Pero no solo es el hambre, ahora que la mecánica dio descanso a los más burros, lo que sojuzga a los bichos. El ego, o la soledad, o el querer aparentar tener algo exclusivo o prohibido, condena a arresto domiciliario a millones de animales. 300 millones de perros, 230 de gatos. Especies incompatibles con nuestras cuatro paredes sufren esa esclavitud que parece mejor vista por simular más confort. A esos les vemos el alma, de persona no de animal, que nos prometió Walt Disney a base de dibujitos. Tanta humanización es tan cruel como negarles que sienten. Torpes con el lenguaje no consiguen explicar del todo qué es lo que quieren y les imponemos nuestros deseos a animales con más patas que cerebro. Ahora muchos defienden que hay que tener un perro como tendrías a un hijo. Me resulta tan chocante como que tengas a un hijo como tendrías al gato. Un perro quiere ser perro mientras nadie demuestre lo contrario. Y al perro le gusta la caza y el campo. Fue ese el pacto que hicieron lejanos antepasados de ambos. Cruzarlos para ser más guapos, o raros, o contrahechos, para alimentar nuestro ego de que controlamos algo, es una forma de tortura que vienen justificando los que se creen defenderlos.

Foto: Primer plano de un topillo. (Getty/Matt Cardy)

Animales somos todos, cada uno con lo nuestro. Hay muchas formas de tortura que personalmente detesto. El maltrato gratuito, la saña injustificada, la humillación egoísta, la violencia rabiosa que ejerces contra el más débil deberían regularse y castigarse sin duda.

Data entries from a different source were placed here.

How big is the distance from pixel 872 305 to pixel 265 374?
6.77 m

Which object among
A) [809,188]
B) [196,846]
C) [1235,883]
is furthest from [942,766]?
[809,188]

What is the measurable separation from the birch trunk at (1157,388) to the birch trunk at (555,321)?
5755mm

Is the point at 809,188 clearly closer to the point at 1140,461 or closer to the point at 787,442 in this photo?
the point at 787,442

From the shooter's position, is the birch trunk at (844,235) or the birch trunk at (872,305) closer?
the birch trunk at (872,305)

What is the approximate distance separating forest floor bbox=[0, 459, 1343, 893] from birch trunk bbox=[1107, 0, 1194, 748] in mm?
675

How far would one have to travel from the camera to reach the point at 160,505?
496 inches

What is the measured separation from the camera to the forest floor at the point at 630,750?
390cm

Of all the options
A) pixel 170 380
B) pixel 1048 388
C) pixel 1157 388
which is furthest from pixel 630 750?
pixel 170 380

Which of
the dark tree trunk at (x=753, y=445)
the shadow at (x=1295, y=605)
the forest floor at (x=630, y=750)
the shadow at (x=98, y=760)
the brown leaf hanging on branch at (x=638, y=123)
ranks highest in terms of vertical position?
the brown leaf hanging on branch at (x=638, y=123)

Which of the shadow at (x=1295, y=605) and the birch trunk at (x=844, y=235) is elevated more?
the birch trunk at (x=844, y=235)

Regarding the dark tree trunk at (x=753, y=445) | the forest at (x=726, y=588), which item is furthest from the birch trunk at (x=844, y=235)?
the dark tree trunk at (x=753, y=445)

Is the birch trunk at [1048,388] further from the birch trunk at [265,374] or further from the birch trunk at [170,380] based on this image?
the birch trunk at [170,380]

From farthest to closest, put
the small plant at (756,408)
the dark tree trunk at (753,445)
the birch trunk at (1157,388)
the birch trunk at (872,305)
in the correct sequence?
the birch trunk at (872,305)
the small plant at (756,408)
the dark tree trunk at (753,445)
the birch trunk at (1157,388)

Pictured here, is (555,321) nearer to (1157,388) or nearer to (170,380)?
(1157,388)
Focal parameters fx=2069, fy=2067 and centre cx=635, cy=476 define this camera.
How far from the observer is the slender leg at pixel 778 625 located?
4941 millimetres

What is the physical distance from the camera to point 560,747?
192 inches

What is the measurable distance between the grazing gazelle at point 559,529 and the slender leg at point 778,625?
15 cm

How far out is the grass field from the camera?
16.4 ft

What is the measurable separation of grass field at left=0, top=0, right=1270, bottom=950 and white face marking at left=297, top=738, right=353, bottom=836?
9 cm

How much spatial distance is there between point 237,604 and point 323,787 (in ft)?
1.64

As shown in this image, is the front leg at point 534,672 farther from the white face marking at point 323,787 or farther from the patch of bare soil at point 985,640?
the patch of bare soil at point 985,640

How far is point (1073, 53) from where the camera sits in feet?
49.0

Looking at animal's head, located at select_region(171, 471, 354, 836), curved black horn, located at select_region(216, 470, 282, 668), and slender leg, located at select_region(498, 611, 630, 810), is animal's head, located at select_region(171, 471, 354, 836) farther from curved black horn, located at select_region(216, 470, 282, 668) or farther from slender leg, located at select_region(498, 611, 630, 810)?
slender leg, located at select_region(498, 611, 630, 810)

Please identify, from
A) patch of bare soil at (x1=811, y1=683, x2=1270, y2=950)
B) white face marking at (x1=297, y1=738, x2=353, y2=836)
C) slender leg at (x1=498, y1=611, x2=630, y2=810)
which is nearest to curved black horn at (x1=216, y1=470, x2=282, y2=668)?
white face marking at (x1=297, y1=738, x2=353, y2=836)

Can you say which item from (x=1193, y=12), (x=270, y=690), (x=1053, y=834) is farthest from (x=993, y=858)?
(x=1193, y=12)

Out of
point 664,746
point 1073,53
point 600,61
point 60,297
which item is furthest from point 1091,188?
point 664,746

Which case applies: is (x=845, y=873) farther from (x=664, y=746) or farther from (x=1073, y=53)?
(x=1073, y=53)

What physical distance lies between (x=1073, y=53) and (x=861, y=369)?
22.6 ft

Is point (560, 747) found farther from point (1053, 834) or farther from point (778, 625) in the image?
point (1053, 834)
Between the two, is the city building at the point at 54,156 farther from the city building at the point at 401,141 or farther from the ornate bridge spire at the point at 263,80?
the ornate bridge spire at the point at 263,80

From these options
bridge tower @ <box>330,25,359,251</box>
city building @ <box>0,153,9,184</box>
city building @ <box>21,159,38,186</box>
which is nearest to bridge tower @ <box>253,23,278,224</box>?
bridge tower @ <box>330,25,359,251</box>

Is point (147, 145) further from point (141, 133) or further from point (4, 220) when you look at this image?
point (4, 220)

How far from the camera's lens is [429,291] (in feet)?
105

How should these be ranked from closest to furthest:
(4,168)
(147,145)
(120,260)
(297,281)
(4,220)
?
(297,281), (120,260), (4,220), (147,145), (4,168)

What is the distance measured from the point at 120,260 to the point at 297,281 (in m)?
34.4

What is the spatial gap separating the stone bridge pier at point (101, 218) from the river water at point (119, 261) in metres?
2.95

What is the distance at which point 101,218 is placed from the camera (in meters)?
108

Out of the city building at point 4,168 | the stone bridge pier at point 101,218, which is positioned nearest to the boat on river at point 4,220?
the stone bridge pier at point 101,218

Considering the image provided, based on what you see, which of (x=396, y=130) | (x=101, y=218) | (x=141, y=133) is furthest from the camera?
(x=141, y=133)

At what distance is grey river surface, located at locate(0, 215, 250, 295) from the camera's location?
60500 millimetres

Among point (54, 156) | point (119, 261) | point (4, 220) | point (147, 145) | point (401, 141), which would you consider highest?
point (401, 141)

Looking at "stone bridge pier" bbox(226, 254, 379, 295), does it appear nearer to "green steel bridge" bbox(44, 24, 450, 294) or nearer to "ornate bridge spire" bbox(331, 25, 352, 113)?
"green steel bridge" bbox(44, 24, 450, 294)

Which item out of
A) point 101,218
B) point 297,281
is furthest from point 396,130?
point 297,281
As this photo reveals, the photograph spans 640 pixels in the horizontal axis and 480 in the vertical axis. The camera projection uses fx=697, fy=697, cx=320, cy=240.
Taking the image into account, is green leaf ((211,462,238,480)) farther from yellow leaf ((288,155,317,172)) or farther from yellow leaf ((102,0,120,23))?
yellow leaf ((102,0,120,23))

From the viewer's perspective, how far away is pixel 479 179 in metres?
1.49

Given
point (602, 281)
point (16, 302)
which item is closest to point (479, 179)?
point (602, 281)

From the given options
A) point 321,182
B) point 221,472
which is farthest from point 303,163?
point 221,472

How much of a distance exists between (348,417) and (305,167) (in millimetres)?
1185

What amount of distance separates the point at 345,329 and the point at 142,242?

Pero habría que entender que hay dolor inevitable y muerte en la propia vida. Y obviarlo nos lleva al absurdo que muchos tratan de imponernos. Y que conocerles bien, incluyendo sus peculiaridades, es totalmente imprescindible para saber respetarles. Homogeneizarles a todos con sentimientos humanos me parece maltratarles.

No sé cuanta gente es consciente de que animal viene de alma. De la palabra en latín que definía el aliento, el aire dentro del cuerpo, el ánima que nos anima. Desde siempre hemos reconocido lo que es un ser inanimado otorgando al que se mueve condición privilegiada. Esos, con su movimiento, con sus células eucariotas, su metabolismo aerobio y su reproducción por sexo que estaban antes que nosotros y nos sobrevivirán de nuevo cuando no dejemos nada. Esos que comen, circulan, pelean y sobreviven con un único fin común, y muchas veces encontrado por cuestión alimentaria, de perpetuación de su especie. Un mandato tan potente que lo condiciona todo y mucho más de lo evidente. Condicionó lo antiguo y condiciona lo moderno aunque estemos empeñados en deshacer ese entuerto que impuso la naturaleza a golpe de normativas, de sanciones y de presos.